Abbiamo il presentimento (e la speranza) di risentirlo presto.
Giovedì
Abbiamo inviato un manoscritto a un’importante rivista
europea di medicina generale. Ci sembra un lavoro di ricerca
interessante e originale; ha coinvolto cinque ambulatori di
medicina generale ed espone i risultati di un’osservazione
su duemila visite ambulatoriali. Siamo soddisfatti del manoscritto
e come sempre attenderemo con ansia la risposta dell’editor
del giornale.
Con ansia perché potrebbero esserci delle critiche sul
metodo (speriamo di no) e sulla lingua (quasi sicuramente).
Nonostante il lavoro sia stato tradotto da una professoressa
di madre lingua e rivisto da un’altra madre lingua, siamo
sicuri che ci saranno delle osservazioni.
La medicina di famiglia italiana ha molte difficoltà
nel produrre ricerca; non esistono dipartimenti universitari
della disciplina, non esiste tempo protetto, non esiste formazione
e, proprio per tutto questo, coloro che si danno da fare in
questo campo sono, a nostro avviso, veramente meritevoli di
plauso.
Ma è frustrante, quasi umiliante, il fatto che per divulgare
i dati di qualsiasi lavoro si debba rivedere il manoscritto
più volte perché la lingua non è perfettamente
“native english” e che spesso questo sia l’unico
motivo di non pubblicazione.
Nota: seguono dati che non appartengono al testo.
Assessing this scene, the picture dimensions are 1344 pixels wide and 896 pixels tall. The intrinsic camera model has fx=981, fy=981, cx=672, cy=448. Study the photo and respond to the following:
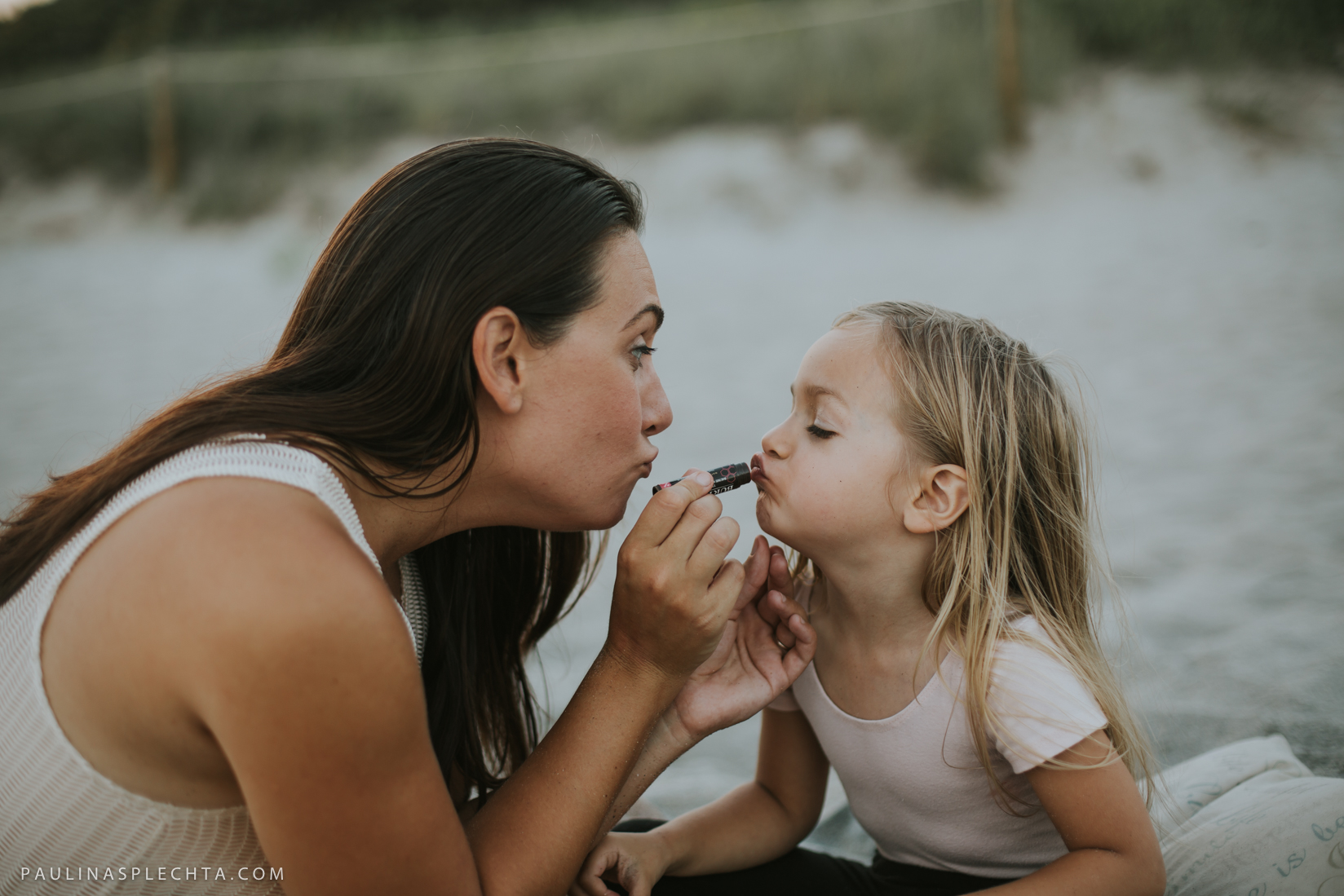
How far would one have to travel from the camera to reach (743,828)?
2.11 m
Sentiamo, veramente, la mancanza
di una rivista italiana indicizzata di medicina di famiglia.
Le scuole di formazione specifica, i corsi universitari undergraduate,
le società scientifiche e la professione sarebbero sicuramente
in grado di fornire un numero di lavori sufficiente. Dovremmo
avere un po’ più di orgoglio.
Venerdì
Oggi ho tenuto una lettura nell’ambito di un corso di formazione
per tutor in medicina generale. Comunque vadano, queste sono
sempre esperienze importanti; non ho mai pensato di insegnare
qualcosa ai miei colleghi, anzi, ma mi piace fare da enzima,
mi piace stimolare e talvolta provocare. Penso che gli scambi
di opinione e di esperienze non siano mai troppi; ogni volta
imparo qualcosa, ogni volta conosco qualcuno con cui condividere
soddisfazioni e frustrazioni, ansie e sicurezze. Ogni volta
mi rendo conto di quanto sia grande e nello stesso tempo fragilissima
la medicina di famiglia italiana.
Contrariamente a quanto si possa pensare, è una disciplina
omogenea su tutto il territorio nazionale e dappertutto è
fatta da un grande numero di bravi professionisti. Noi stessi
non ci rendiamo conto di quanto facciamo e questa nostra incoscienza
è proprio la prima responsabile della scarsa considerazione
in cui, spesso, siamo tenuti.
Noi diamo per scontate le competenze diagnostiche e le abilità
che usiamo tutti i giorni e così siamo caduti in una
trappola. Oggi, i colleghi interpellati su quali fossero gli
aspetti fondamentali da insegnare agli studenti ne hanno individuati
tre: la relazione, la medicina legale e la burocrazia. Siamo
caduti nella trappola. Abbiamo scambiato gli strumenti con il
core della disciplina, ci siamo dimenticati della specificità
della nostra clinica e del nostro metodo. Li diamo per scontati,
ma la nostra esistenza, la nostra unicità e la nostra
forza si basano proprio su questi e questi sono i nostri valori,
dobbiamo trasmetterli, insegnarli e sbandierarli.
Sabato
“Dottore, mio marito è appena tornato dal lavoro
e non sta bene, ha vomitato e gli gira un po’ la testa”.
Il marito è un uomo di cinquant’anni in buona salute.
“Signora, adesso sono in casa di riposo, se non ha febbre
o altri sintomi, lo metta a letto e stiamo a vedere; la richiamerò
fra un po’”. Dopo un’ora richiamo la signora:
“Come va suo marito?”, “Caro dottore ho già
chiamato l’ambulanza. Non posso mica aspettare i suoi comodi!”.